Recent work by Cliff and his research colleagues has demonstrated
that if these robot traders are set to work in their own virtual
marketplace, automatically designed and optimized by computer to
take advantage of the fact that no human traders are present, the
results are even more promising.
Since the amount of money traded on the world's finance
markets is so huge, even small percentage gains in efficiency made
by the artificial traders in their specialized marketplaces could
translate into millions or even billions of dollars a year in savings
or profit.
Gains in market speed and efficiency
Recent advances
in the technology of adaptive software agents mean that these sophisticated
robot traders can now readily replace human traders in many real-world
international markets and exchanges. But if you know that none
of the traders in a market is likely to be human, you can alter
the market rules and mechanisms to tailor that market to robots,
rather than to humans, and this can result in the significant gains
in market speed and efficiency.
Cliff leads the Complex Adaptive Systems research group at HP
Labs. Before joining HP Labs in 1998, he was an associate professor
at the MIT Artificial Intelligence Lab and is the author of more
than 70 academic journal or conference papers and some 30 patent
applications.
Interest in the finance community
In 2001, researchers
from IBM demonstrated that Cliff's ZIP trading algorithm could
consistently outperform human traders; and in 2002 a favorable
feature article in The
Economist alerted
the international finance community to his pioneering work on new,
high-efficiency automated market mechanisms designed by computer
rather than by human professional economists.

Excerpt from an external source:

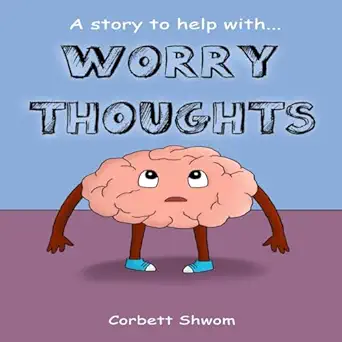 worry thoughts a story to help children manage worries and anxious thoughts 1st edition corbett shwom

In his keynote presentation Cliff will discuss using new automated
techniques to allow computers to search automatically for, and
find, the best designs for exchanges and markets, and for robot
traders to work in those markets.
HP is the only major global IT hardware, solutions, and services
company to be represented in the list of speakers at TradeTech2004.
Other speakers include representatives from Allianz Dresdner; AXA
Investment Managers; Barclays Global Investors; Citigroup; Credit
Lyonnais ; Credit Suisse First Boston; Deutsche Bank; Deutsche
Bourse; Euronext; Goldman Sachs Asset Management; J.P. Morgan;
Liquidnet; Morgan Stanley; and Reuters.